■ Document segment:
-------
I got to bed around midnight but couldn’t sleep. I keep getting the impression that I needed to go down to the bus station. Because of this, I knew they hadn’t found another bus driver. I got dressed and told my wife I needed to go down to the bus station. She couldn’t understand why, I had not received any phone call telling me I needed to.

When I got their sure enough there was a bus full of very angry passengers. The bus station was closed and they had been waiting there for hours with nothing to eat and no where to go. Had I not come they would have had to spend the night in the bus. The bus station being closed they had called everyone they could think of including the police. Needless to say they were very happy to see me. I called and woke my boss up to tell him I was driving the bus to Gallop.

When I got on the bus, some of the more aggressive passengers started questioning me. The conversation went something like this.
“Did the bus company call you?”
“NO”
“Did the police get a hold of you?
“NO”
-------
■ Supplied material:
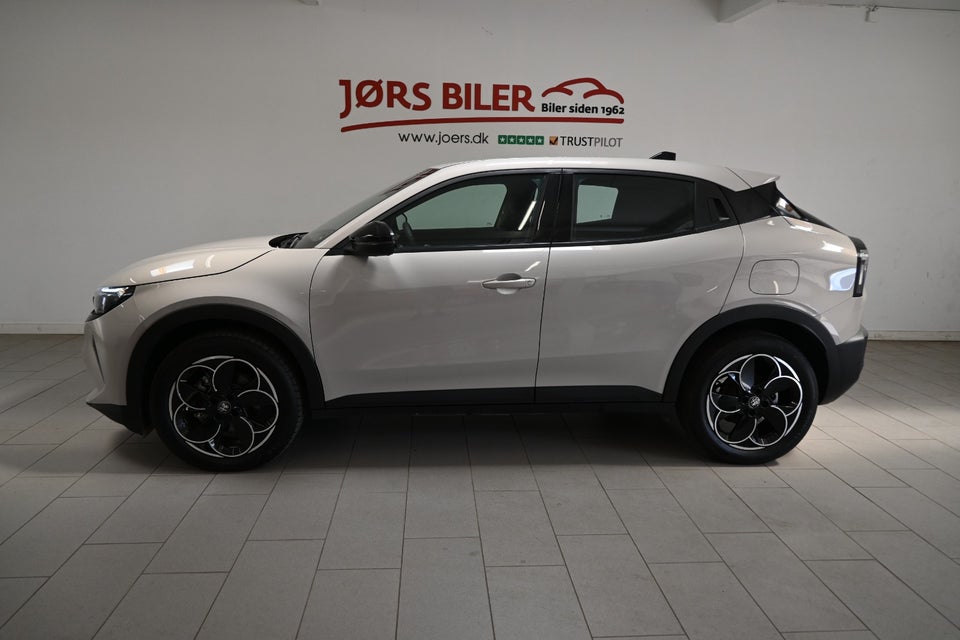Alfa Romeo Junior Elettrica Core 5d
-------
■ What this task involves:
Pick up the account of the late-night trip to the bus station after its last line and keep the story going.

■ Your response:
Then who called you?
“No one.”
A moment of silence.
“Then how did you know we needed a driver?”

I thought “how do I answer this one, I want to be honest but they will think I’m crazy”.
So I simply looked out over the bus full of passengers and said,
“Someone Prayed”.
The bus went silent, as I looked at them a lady in the third row, isle seat, sheepishly made the slightest hand signal, which only I could see.
I said, “That’s why I’m here.”
I then got in the drivers seat, started the bus and drove them to Gallop.

It wasn’t the anger, rage and phone calls of the aggressive passengers that got them safely to Gallop that night. It was the lady in the third row who humbly prayed.